Exhaled and urinated water would also be purified and reused. All of these measures would reduce resupply requirement s to 225 kg per day for the entire 80-man crew. Reserve supplies for 6 to 8 weeks would be replenished and kept aboard at all times. In case daily shuttle service was interrupted by an attack at the launch base on Christmas Island, as little as three launches every four months, each with a 33 metric ton payload, would be sufficient to resupply the station.
Crew Size: 80.
Close-up of cutaway section of space station as sketched by Von Braun for the US Army in 1946.
As part of a summary of his work on rockets during World War II, Wernher von Braun speculated on future uses of rocket power. These included an observatory in space, the construction of space stations in earth orbit, a space mirror, and interplanetary travel, beginning with trips to the moon.
Awakening public interest in the United States and in Europe was manifested by publication in September 1949 of The Conquest of Space by Willy Ley.

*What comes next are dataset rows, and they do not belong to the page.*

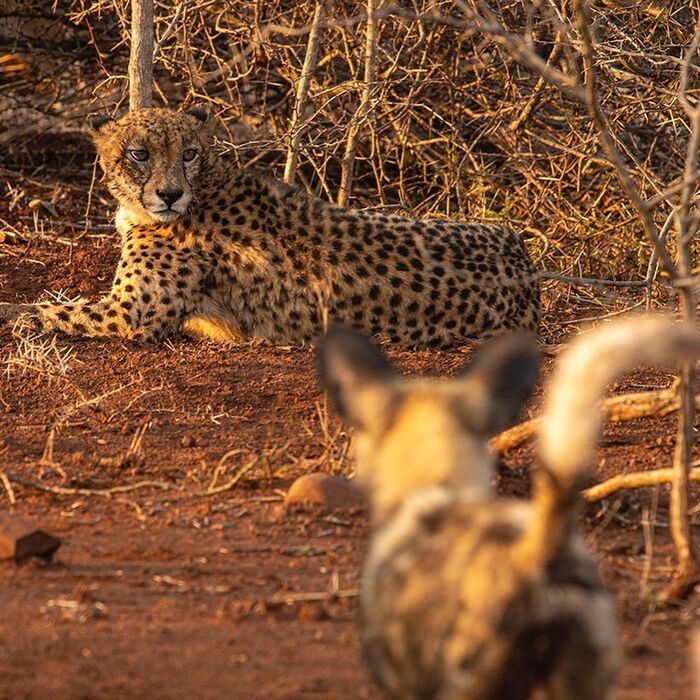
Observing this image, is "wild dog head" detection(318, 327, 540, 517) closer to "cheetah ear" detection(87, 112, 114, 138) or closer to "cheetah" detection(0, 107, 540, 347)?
"cheetah" detection(0, 107, 540, 347)

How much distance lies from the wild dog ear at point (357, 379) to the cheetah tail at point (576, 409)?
1.09ft

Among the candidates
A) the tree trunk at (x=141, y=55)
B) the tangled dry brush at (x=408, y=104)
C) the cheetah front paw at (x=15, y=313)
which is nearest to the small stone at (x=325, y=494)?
the cheetah front paw at (x=15, y=313)

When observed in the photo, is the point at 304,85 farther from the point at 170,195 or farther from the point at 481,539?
the point at 481,539

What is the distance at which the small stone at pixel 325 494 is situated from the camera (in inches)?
162

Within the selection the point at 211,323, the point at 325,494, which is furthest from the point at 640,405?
the point at 211,323

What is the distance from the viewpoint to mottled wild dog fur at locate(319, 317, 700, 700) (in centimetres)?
207

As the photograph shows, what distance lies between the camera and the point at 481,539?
2.15 meters

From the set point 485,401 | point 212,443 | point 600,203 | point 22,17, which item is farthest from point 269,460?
point 22,17

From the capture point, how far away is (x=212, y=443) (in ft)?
15.9

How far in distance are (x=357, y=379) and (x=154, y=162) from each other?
433 cm

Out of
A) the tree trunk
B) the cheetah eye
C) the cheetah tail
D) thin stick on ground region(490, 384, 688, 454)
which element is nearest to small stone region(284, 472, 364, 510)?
thin stick on ground region(490, 384, 688, 454)

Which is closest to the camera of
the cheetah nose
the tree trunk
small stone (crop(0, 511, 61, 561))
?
small stone (crop(0, 511, 61, 561))

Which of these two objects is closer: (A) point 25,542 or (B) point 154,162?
(A) point 25,542

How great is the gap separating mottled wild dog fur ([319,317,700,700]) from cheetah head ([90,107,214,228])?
4.24 meters
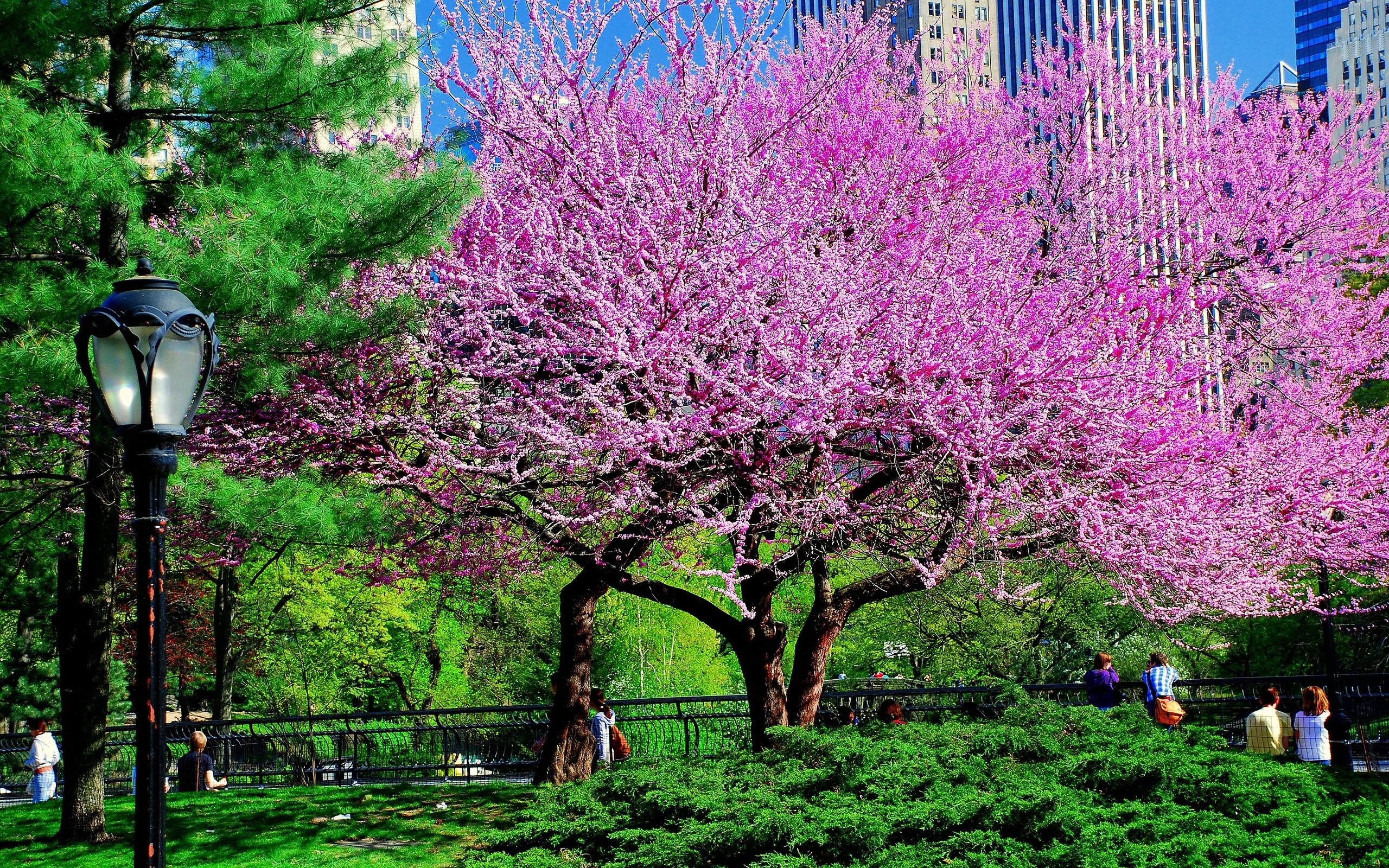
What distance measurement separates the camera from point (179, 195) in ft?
34.4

Ley featured detailed descriptions of orbital space stations and manned flights to the Moon and back as part of man's quest to conquer the frontier of space. The First Symposium on Space Flight was held 12 October 1951 at the Hayden Planetarium in New York City. Papers read at the Symposium were published in March 1952 by Collier's magazine under the title 'Man Will Conquer Space Soon.' Contributors were Wernher von Braun, Joseph Kaplan, Heinz Haber, Willy Ley, Oscar Schachter, and Fred L. Whipple. Topics ranged from manned orbiting space station) and orbiting astronomical observatories to problems of human survival in space, lunar space ventures, and questions of international law and sovereignty in space. Finally, Arthur C. Clarke's The Exploration of Space, first published in England in 1951 and a Book of the Month Club selection in America the following year, persuasively argued the case for orbital space stations and manned lunar and planetary space expeditions, popularizing the notion of space flight in general.